The question is how to write those two config files so they can use 1, 2 or 4 GPU devices at the same time to process incoming requests from 16 sources (for example)?

Could you please let me how to do this within those 2 config files? What sections are needed in each?

Or do I need 8 config files to accomplish this?

Thank you very much,

Brandt

Hi @brandt33
This is an exmaple for running bodypose2d on GPU#1 and GPU#3 on a 4 GPUs platform (GPU#0 ~ GPU#3).
And, the triton command is:

$ docker run --gpus all -it --rm --shm-size=1g --ipc=host --ulimit memlock=-1 --ulimit stack=67108864 -p 9000:8000 -p 9001:8001 -p 9002:8002 -v $(pwd)/triton_server_yolov4_bodypose2d/models:/models nvcr.io/nvidia/tritonserver:22.02-py3 tritonserver --model-repository=/models --strict-model-config=false --grpc-infer-allocation-pool-size=16 --log-verbose=1

name: "bodypose2d"
platform: "onnxruntime_onnx"
backend: "onnxruntime"
max_batch_size: 4
input [
    {
        name: "input"
        data_type: TYPE_FP32
        dims: [
            3,
            224,
            224
        ]
    }
]
output [
    {
        name: "266"
        data_type: TYPE_FP32
        dims: [
            18,
            56,
            56
        ]
    },
    {
        name: "268",
        data_type: TYPE_FP32
        dims: [
            42,
            56,
            56
        ]
    }
]
instance_group [
    {
      count: 3
      kind: KIND_GPU
      gpus: [ 1,3 ]
    }
]

wow, thank you @mchi this is very helpful and I can hopefully use this as a basis to work from.

If I understand correctly this triton server could then serve requests for bodypose2d utilizing both GPU0 and GPU3 as needed.

This is very close to what I would like to do with RetinaNet.

Let’s say that I run a Triton server for RetinaNet in the same way and then want to send it requests. There are two ideas I’d appreciate your clarification on:

  1. The way that I thought this would work was with the Deepstream-Triton integration and that the command I listed above
deepstream-app -c source1_primary_retinanet_resnet18.txt

would effectively do that (using those two files :
source1_primary_retinanet_resnet18.txt
config_infer_primary_retinanet_resnet18.txt

If service was available from triton server on GPUs0 and 3 would the Deepstream configuration direct the requests to a GPU based on the gpu-id in the config file? If so maybe I would have four pairs of configs, one to target each GPU with a load of requests? I could then run all four tasks at the same time to get the total loading?

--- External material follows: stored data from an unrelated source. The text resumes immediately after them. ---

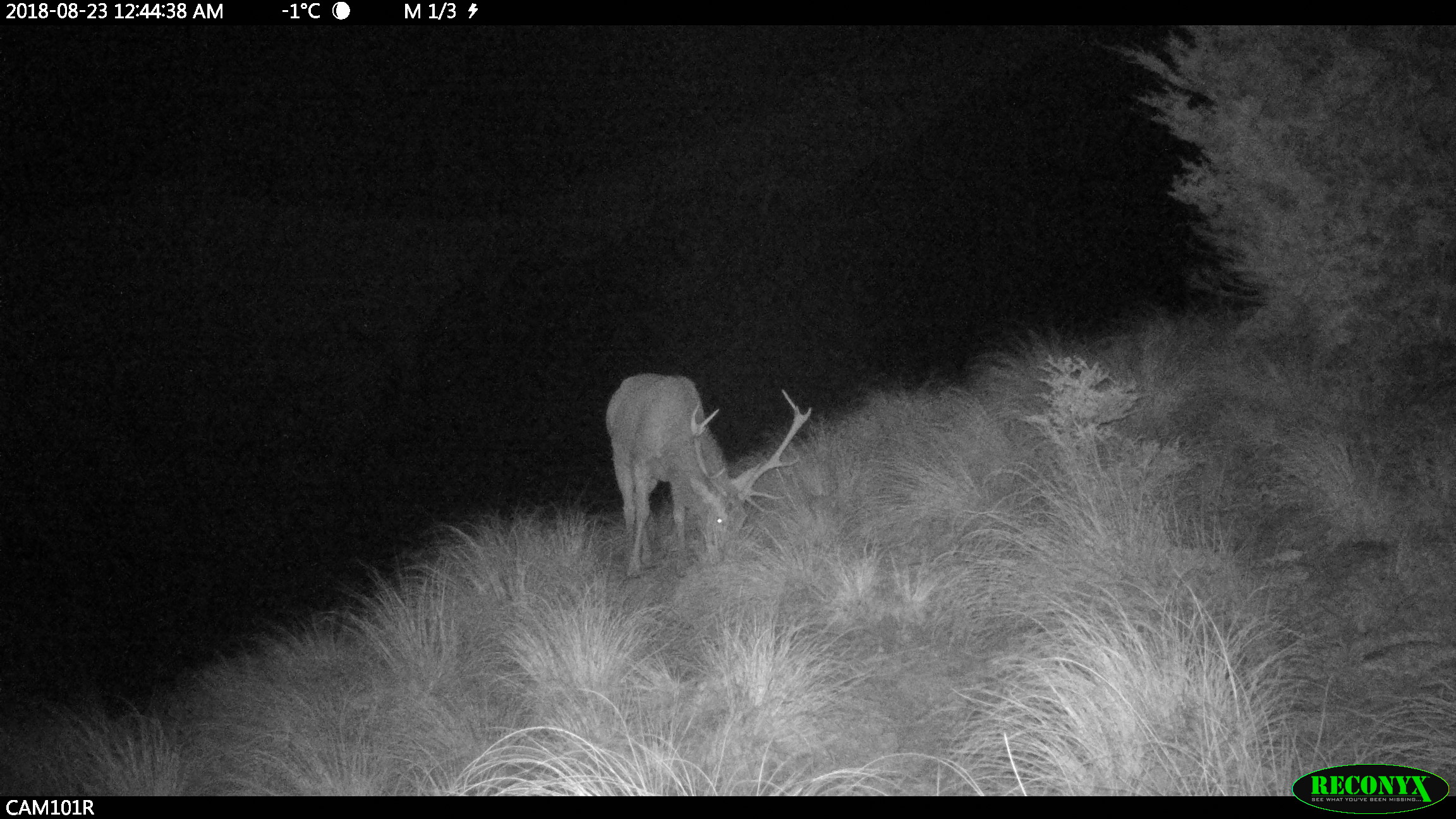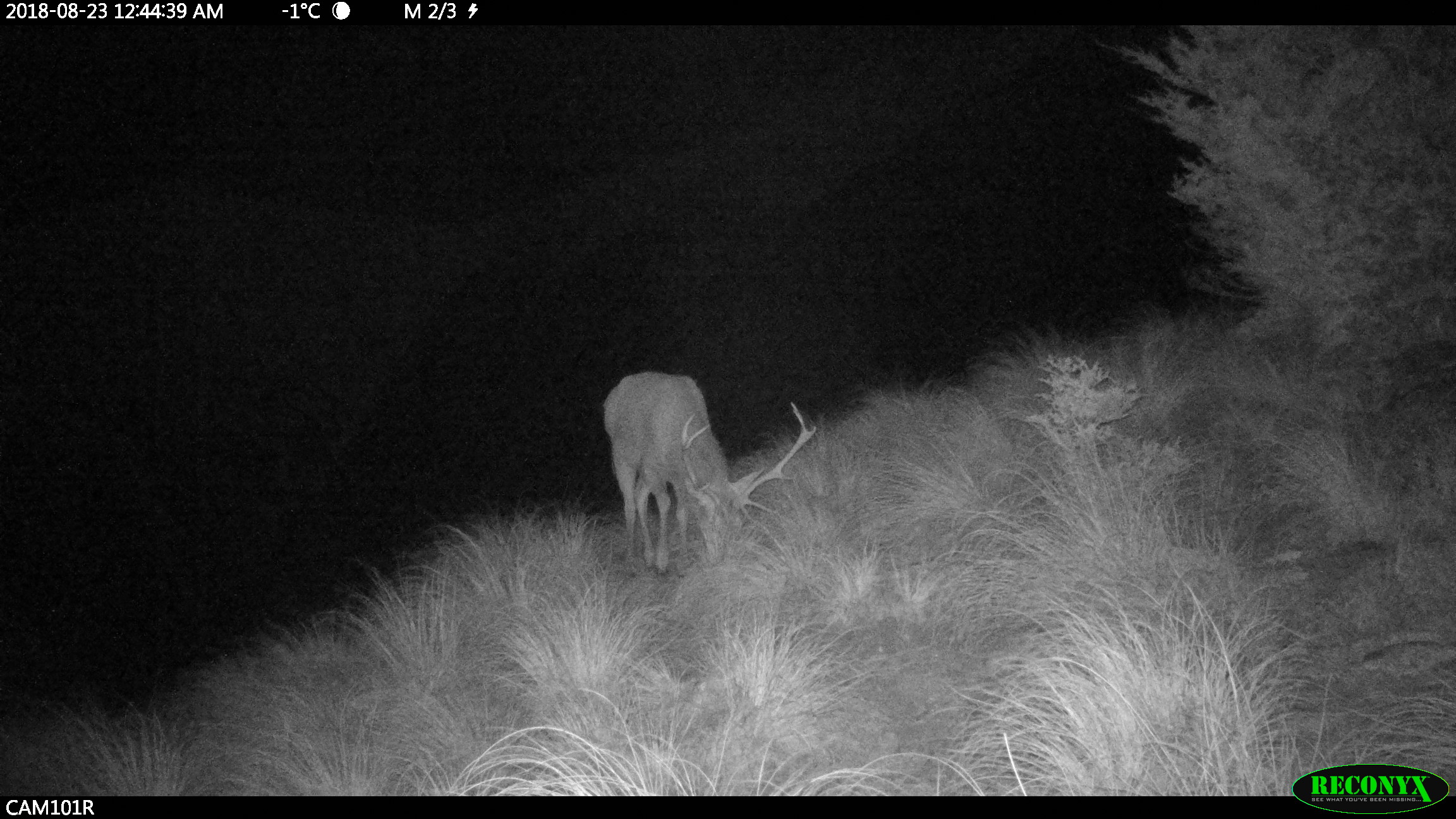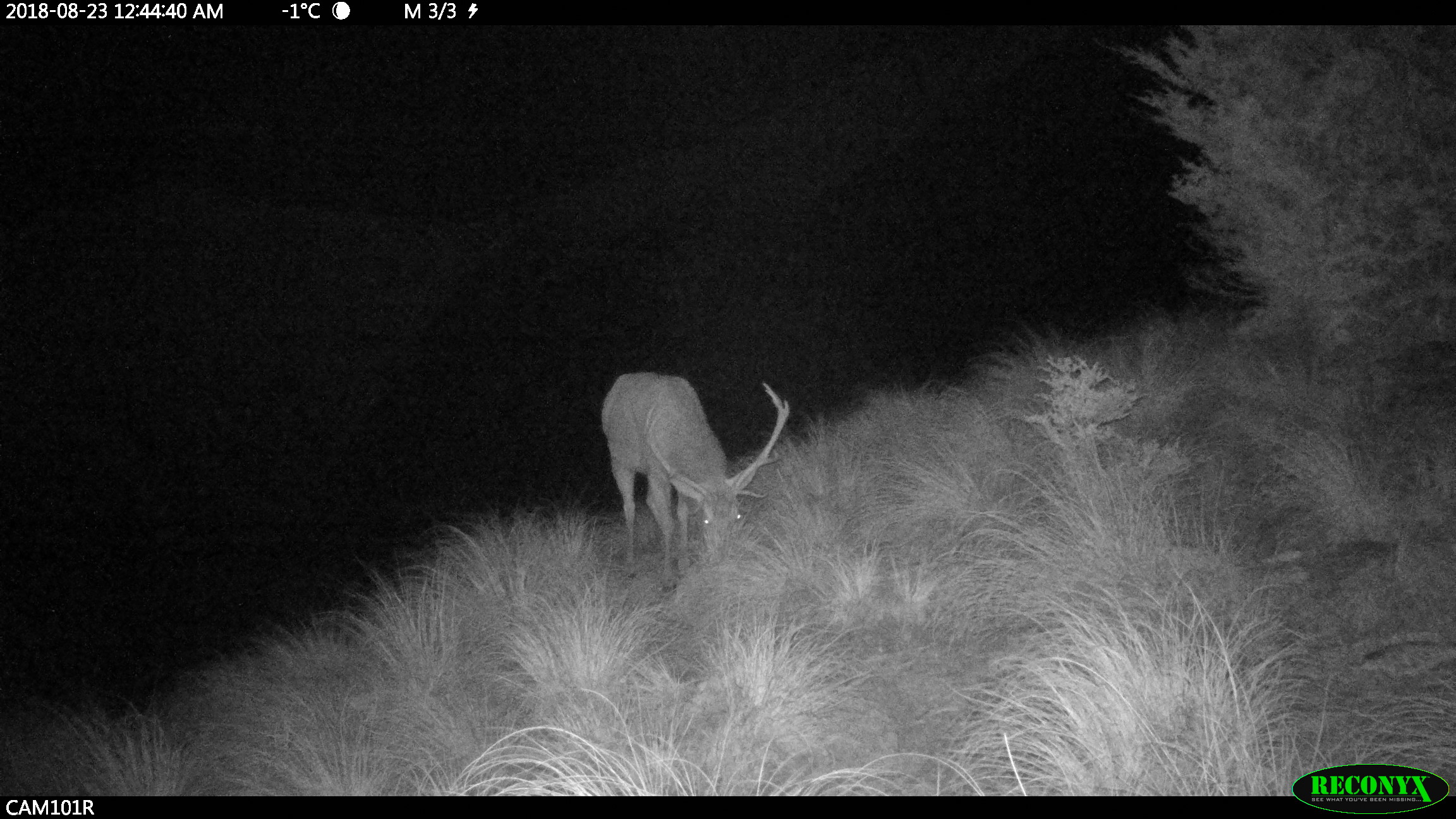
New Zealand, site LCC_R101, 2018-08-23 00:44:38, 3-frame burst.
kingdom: Animalia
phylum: Chordata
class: Mammalia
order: Artiodactyla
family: Cervidae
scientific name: Cervidae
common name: deer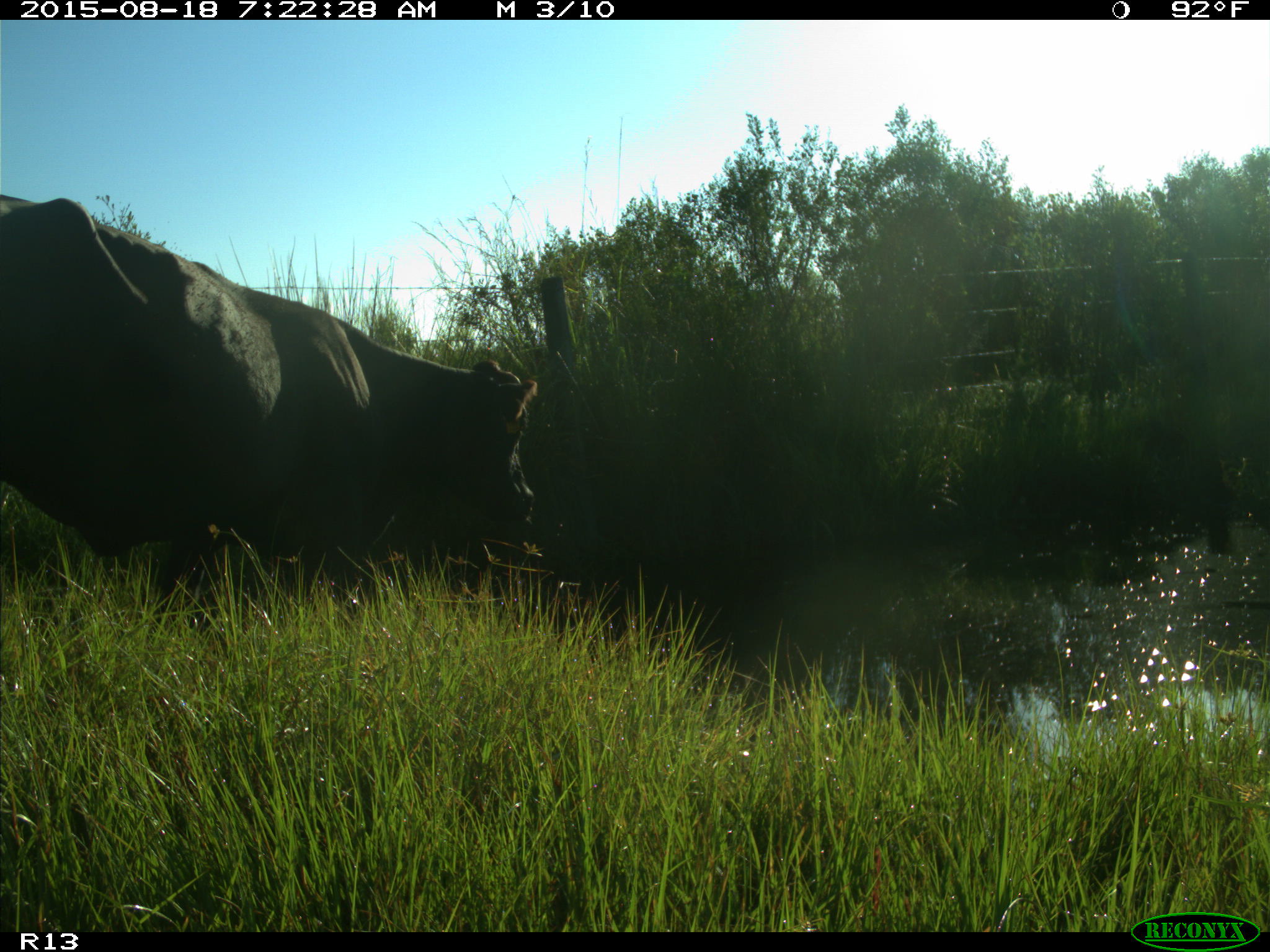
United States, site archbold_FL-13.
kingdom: Animalia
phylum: Chordata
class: Mammalia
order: Artiodactyla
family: Bovidae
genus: Bos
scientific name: Bos taurus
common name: domestic cow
Bos taurus (domestic cow).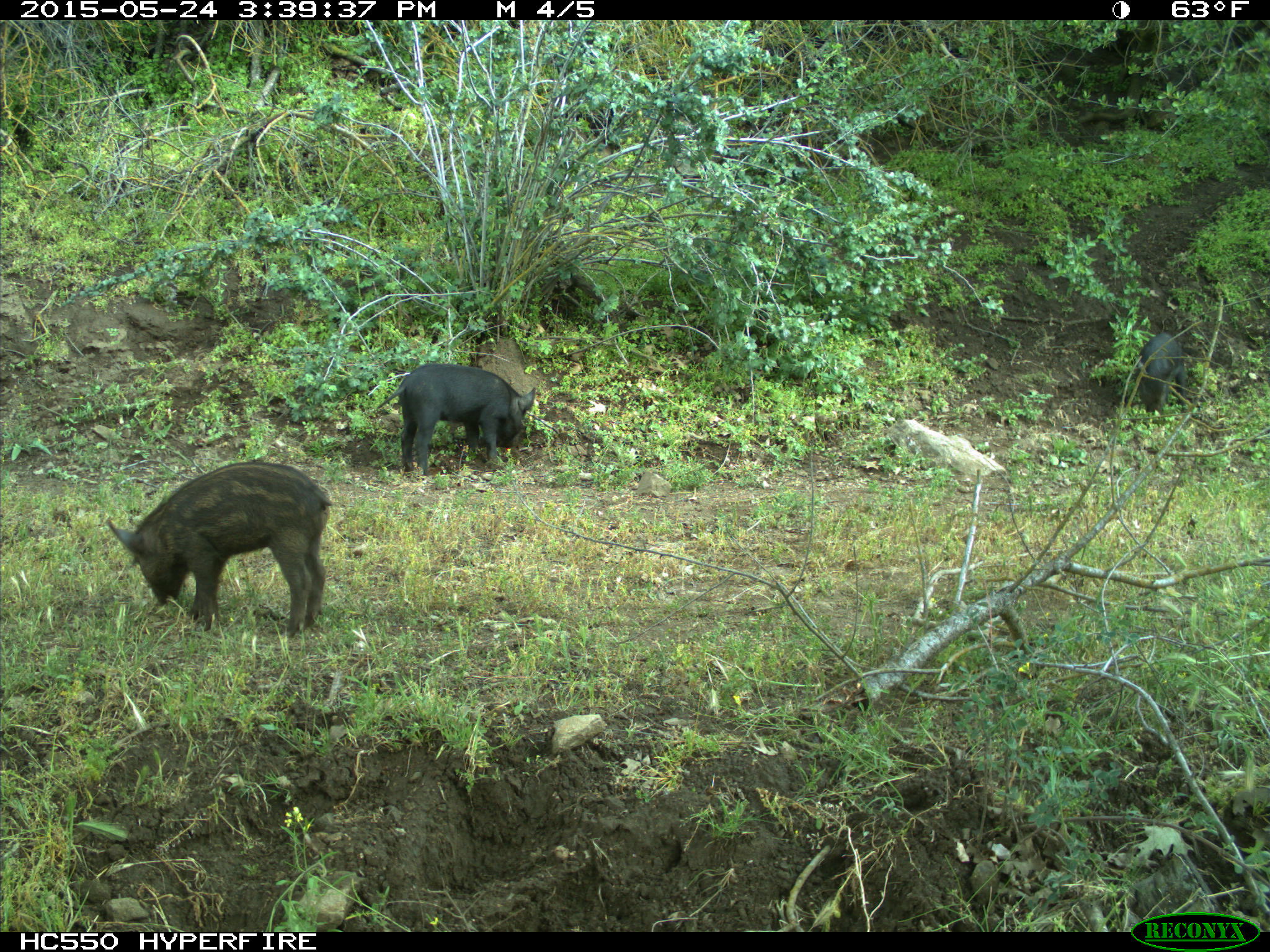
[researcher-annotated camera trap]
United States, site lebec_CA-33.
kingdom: Animalia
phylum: Chordata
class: Mammalia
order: Artiodactyla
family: Suidae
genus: Sus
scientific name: Sus scrofa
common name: wild boar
Sus scrofa (wild boar).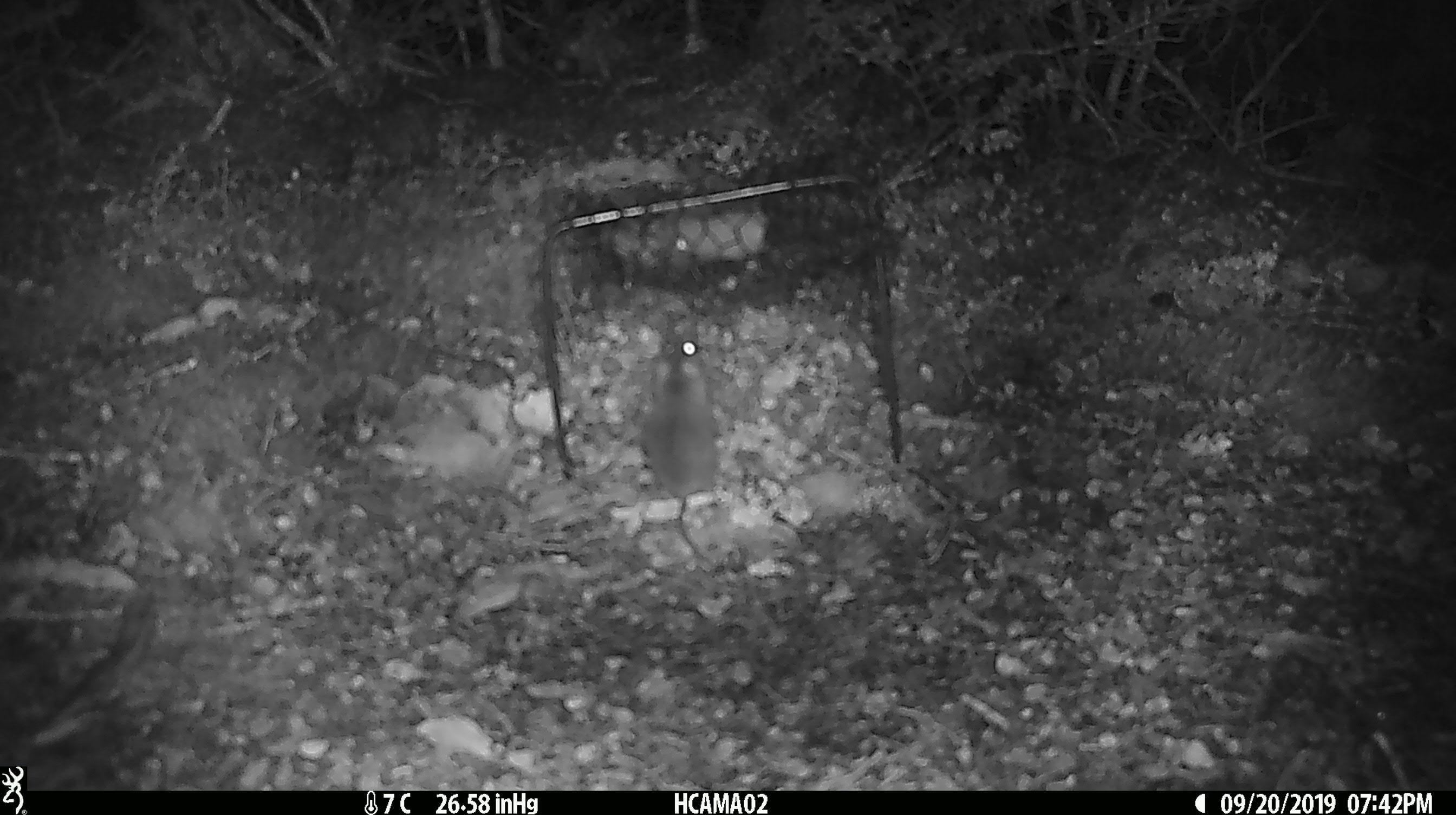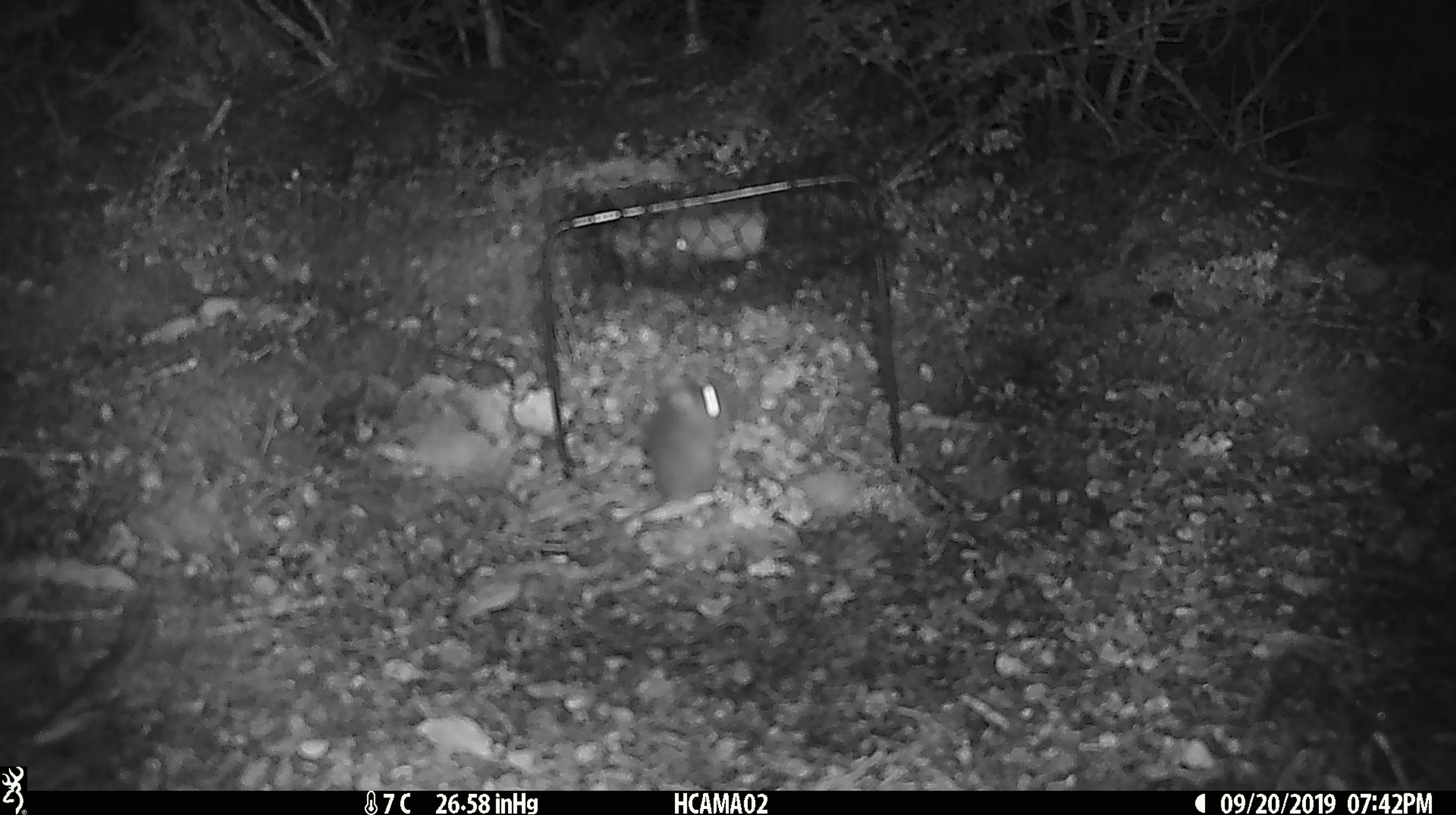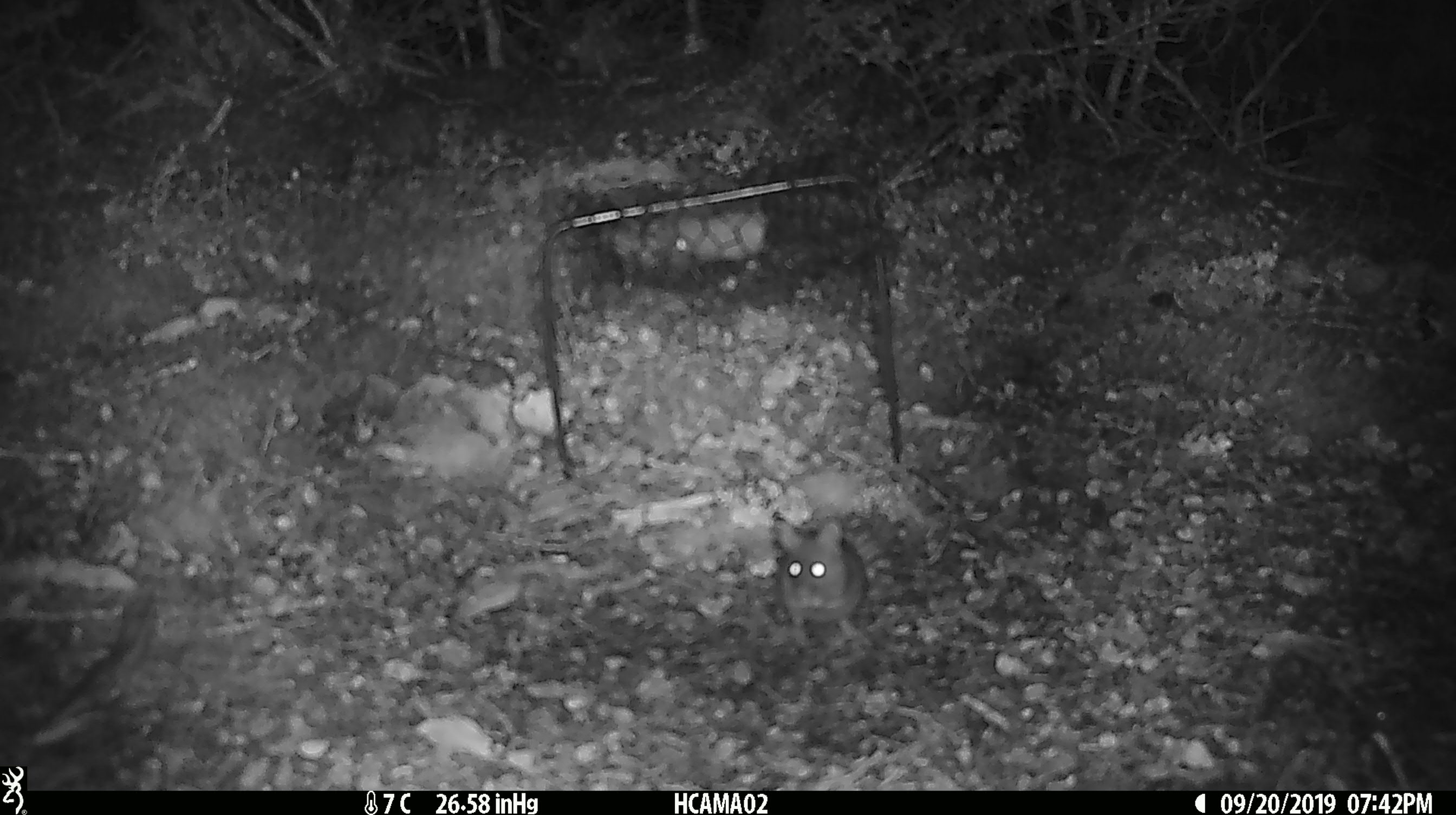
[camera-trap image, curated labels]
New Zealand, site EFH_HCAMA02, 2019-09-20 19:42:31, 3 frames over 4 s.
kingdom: Animalia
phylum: Chordata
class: Mammalia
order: Rodentia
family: Muridae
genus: Mus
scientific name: Mus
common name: mouse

  1. OR maybe, once the server is running, a triton client (not invoked by the Deepstream command above) should send these requests?

Also, it sounds like the metamux that is under development that would bring outputs from multiple GPUs together (and split the requests to begin with) will be part of the Triton server package, is that correct? or is it going to be part of deepstream?

Once again, appreciate all of your help looking at these cases yesterday, Thanks!
Brandt